# Treść zadania
Odpowiedz krótko na pytania dotyczące wpisu o Fredku.
1. Jakim zdrobnieniem nazywany jest Czekofred?
2. W jakim mieście Fredek raczej już nie znaczy?
3. Czym udaremniono podsikiwanie u Rodziców?

# Wybrany tekst
Strony

czwartek, 28 kwietnia 2016

Wieści, wieści!

Wieści od Kasi o Czekofredzie, czyli Fredku.


Dzień dobry!

U nas wszystko w porządku. Fredek jest strasznym pieszczochem. Poznał moich Rodziców, traktują go jak wnuka trochę, może z tym wyjątkiem, że nie dokarmiają, żeby mu krzywdy nie robić. :)

Fredek u mnie we Wrocławiu już raczej nie znaczy, wyjątkiem jest czas, kiedy mój chłopak przyjeżdża, bo ma w domu 2 koty, wszystko, co może nimi pachnieć, znaczy. To samo u Rodziców, też kombinuje, żeby podsikać, ale udało mu się to udaremnić pieluchą (już przyszła w dobrym rozmiarze).  Wygląda na to, że z czasem przestanie, jeśli za jakieś 2 miesiące nadal będzie z tym problem, to może po prostu poprosimy o pomoc behawiorystę. Na razie dajemy sobie czas. :)

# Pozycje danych
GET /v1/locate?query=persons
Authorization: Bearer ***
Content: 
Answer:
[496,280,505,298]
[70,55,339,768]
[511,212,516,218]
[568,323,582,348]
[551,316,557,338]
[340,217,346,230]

# Rozwiązanie zadania
1. Fredek.
2. We Wrocławiu.
3. Pieluchą.